Shop The Post:
It’s 6 am, and the sun rises over rustling leaves and chirping birds. There’s a morning chill in the humid air, and a gentle breeze carries through the cracked open door. I pour a hot coffee and resume my usual morning position, sitting by the pool. After flipping through chapters of Three Women by Lisa Taddeo, I cut up fruit I got from the local market for breakfast (papaya, mango and melon), and start remote working for the day. I have reformer pilates in the afternoon, followed by dinner at a local beach club. I’m in Bali, and life is simple and fulfilling.
In perfect timing, a package from Revolve right before I hopped on my flight here. It had been years since I properly browsed the store, and I forgot how thorough their range is. I picked up the Camila Coelho x Revolve white dress which has been a staple in the 30 degree Bali weather, as well as another pair of my favourite Grlfrnd x Revolve denim jeans. I used to own the Helena years ago but got rid of them when I didn’t fit them anymore, so I was happy to have another pair of the same colour back in my collection.
I also picked up the famous Waldorf top by Majorelle, in *surprise* satin brown. If you’re looking for an easy to style top to take you from work to drinks, this is the one. The bust has boning, so you can wear it without a bra. You can also style it depending on what your pairing it with – tie each bow to pair with a skirt or leave the bottom undone with low waisted pants for that 90’s style.
This is my first overseas since 2019, and it’s confirmed something I knew to be true but didn’t want to admit to myself – I’ve been waiting my years away. After being forced on pause, I’ve found it hard to get back to living the way I used to. Dinners with friends during the week, weekends spent away or exploring the city. Always working on some new project or planning the next. Truely, making the most of my time. Now that it seems we won’t be forced back into isolation once again, it’s time for a change.
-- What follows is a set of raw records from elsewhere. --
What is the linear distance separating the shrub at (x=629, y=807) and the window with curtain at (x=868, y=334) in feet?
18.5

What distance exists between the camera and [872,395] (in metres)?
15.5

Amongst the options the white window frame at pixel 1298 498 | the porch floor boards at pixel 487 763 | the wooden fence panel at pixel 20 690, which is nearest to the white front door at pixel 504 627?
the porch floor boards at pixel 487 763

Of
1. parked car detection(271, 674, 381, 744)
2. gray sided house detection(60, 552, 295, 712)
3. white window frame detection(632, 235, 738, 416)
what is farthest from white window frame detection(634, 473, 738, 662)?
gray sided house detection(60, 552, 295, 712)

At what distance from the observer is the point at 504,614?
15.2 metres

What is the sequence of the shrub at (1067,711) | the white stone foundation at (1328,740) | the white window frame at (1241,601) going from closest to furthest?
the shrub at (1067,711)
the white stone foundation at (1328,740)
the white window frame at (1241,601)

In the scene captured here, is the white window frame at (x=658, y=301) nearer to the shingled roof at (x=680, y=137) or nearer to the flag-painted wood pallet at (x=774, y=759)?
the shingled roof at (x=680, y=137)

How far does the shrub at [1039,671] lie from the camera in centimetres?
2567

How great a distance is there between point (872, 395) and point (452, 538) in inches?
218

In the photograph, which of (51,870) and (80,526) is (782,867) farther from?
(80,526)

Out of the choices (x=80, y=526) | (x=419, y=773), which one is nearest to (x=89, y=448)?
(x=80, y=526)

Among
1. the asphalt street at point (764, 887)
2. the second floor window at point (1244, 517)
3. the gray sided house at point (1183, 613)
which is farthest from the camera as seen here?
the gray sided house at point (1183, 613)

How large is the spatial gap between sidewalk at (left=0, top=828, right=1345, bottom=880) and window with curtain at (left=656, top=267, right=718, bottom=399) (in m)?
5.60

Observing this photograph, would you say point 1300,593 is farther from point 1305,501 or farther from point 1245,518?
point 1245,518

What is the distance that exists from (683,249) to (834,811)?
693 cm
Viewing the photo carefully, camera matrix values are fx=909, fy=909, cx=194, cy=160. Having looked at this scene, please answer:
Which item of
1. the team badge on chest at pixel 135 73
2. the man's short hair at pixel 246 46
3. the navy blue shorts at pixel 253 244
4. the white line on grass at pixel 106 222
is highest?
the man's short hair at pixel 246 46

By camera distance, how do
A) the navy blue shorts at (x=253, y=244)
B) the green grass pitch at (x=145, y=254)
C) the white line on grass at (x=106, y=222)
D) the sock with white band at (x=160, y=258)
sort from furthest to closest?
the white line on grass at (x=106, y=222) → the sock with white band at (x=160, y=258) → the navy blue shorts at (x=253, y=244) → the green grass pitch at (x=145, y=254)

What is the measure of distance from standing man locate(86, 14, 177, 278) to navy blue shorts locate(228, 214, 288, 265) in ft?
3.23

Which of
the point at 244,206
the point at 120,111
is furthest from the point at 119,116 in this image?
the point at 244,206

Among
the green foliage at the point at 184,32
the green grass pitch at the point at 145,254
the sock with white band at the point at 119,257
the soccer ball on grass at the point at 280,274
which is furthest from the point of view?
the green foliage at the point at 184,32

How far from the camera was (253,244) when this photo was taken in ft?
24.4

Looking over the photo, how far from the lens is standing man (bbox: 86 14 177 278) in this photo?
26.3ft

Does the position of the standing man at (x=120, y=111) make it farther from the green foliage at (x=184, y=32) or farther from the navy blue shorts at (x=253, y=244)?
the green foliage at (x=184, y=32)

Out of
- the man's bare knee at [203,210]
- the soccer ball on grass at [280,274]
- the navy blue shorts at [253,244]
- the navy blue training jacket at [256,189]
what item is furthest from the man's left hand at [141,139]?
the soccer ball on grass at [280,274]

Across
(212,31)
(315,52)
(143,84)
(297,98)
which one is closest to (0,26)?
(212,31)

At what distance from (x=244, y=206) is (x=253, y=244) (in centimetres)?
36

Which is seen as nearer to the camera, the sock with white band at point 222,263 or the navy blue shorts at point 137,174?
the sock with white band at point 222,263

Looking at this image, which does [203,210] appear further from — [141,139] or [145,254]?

With my 29th birthday arriving this week, I’ve been thinking about how I want to spend the last chapter of my twenties. In some ways, it feels like the end of an era. My final chance to live with reckless abandon. It’s the decade of indulgent trial and error. In other ways, I think the pressure to nest by the time you’re 30 is outdated. Why does buying a house, getting married and starting a family become the new stock-standard? I guess, that’s what happens when you’re hostage to a ticking biological clock.
For the next year, I’m going to claim back the lost time. Worrying less about where I should be, what people think of me and what I should be doing. Forgetting everything that has kept me in a chokehold over the past couple of years. Instead, I’ll be spending more time enjoying each day as it comes. Signing up for classes, taking on new hobbies, meeting new people and finally, letting myself make plans for the future – outside of my home. It’s the simple actions you take each day that gives life it’s lustre, and it is time to make it super bloody shiny again.